As you noted, 3 has not been on the table mostly because querying is too weird. Queries are a core concept.
That's only a problem if you care about querying these relationships - for me, I just want my tags right, without having to use a GUI (ie - Picard). Other tickets have been created for the same reason. I understand the desire to architect it elegantly though.
One thing I had started looking into (before I got a new job and got too busy) was moving beets over to ZODB instead of sqlite. This would basically be a core overhaul, but it would really make sense in the long run. ZODB is a object oriented database that would basically allow us to keep track of lists inside our records (and query them). The problem is this will take a great deal of effort, but I think it is better than moving to a document oriented database like we've been talking about here.
I looked at ZODB as an alternative too, and it has lots of great features. I was a little turned off by tapping into Zope ecosystem, for fear of too many dependencies and perceived lock-in—it would definitely be nice to be able to interoperate with non-Python tools. Still worth considering though.
I was a little turned off by tapping into Zope ecosystem, for fear of too many dependencies and perceived lock-in
A big disadvantage of ZODB over SQLite is that it would require extra dependencies since it isn't built into Python like SQLite is. The other thing that I wasn't sure about was whether the Zope Public License, which ZODB is licensed under, is compatible with the MIT License.
I'm less worried about licensing, since the ordinary Python distribution workflow ships libraries as separate components.
Is PostgreSQL with standard types, key:val
and/or JSON
an option?
Just curious what the status of this is, because it relates directly with my issue of multiple genres #1845
I'm interested in this too as it's one of the issues keeping me from having beets manage my music library.
Right now I just use beets to pre-process / import my music into a temporary folder (it's great for this and still saves a lot of time) then I use a separate tag editor to create multi-value entries for the artist field and manually copy the files into my main library from there.
I haven't followed the entire discussion, but I wonder If we are making this too complicated, trying to come up with the perfect solution. One suggestion was to serialize lists to a string with a unique separator. It was mentioned that this would introduce a lot of overhead because such strings would need to be de-serialized in each query. While this might generally be true, I think that the actual problem is a lot less complex.
Which tags could particularly benefit from the list feature? I think, it is mostly string values, which aren't any more difficult to query when containing a separator for multiple values. I am thinking artists, composers, performers, lyricists, conductors, genres, etc. It was stated before that numbers would be problematic. Maybe I am just lacking imagination, but from the "standard tags", I cannot think of an integer value where a list would make sense. Year? Track? Disc?

----------------------------------------

(Short task a) Count the lines of the listing that contain the string "from", and reply with that number alone.
The listing has no connection to the beets discussion.

----------------------------------------

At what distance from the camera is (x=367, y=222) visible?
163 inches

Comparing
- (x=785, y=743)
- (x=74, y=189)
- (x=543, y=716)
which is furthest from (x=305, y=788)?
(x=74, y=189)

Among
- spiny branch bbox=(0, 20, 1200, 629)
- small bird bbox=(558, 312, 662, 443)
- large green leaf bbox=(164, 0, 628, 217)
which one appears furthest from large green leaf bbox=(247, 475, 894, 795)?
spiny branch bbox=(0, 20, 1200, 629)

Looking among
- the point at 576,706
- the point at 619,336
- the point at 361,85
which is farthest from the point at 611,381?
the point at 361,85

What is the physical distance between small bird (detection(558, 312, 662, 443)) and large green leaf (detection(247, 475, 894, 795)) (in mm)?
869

----------------------------------------

(Short task b) Reproduce the part of the beets discussion between "I'm less worried" and "library from there.", inclusive, without altering a single character.

(Correct result a) 4

(Correct result b)
I'm less worried about licensing, since the ordinary Python distribution workflow ships libraries as separate components.
Is PostgreSQL with standard types, key:val
and/or JSON
an option?
Just curious what the status of this is, because it relates directly with my issue of multiple genres #1845
I'm interested in this too as it's one of the issues keeping me from having beets manage my music library.
Right now I just use beets to pre-process / import my music into a temporary folder (it's great for this and still saves a lot of time) then I use a separate tag editor to create multi-value entries for the artist field and manually copy the files into my main library from there.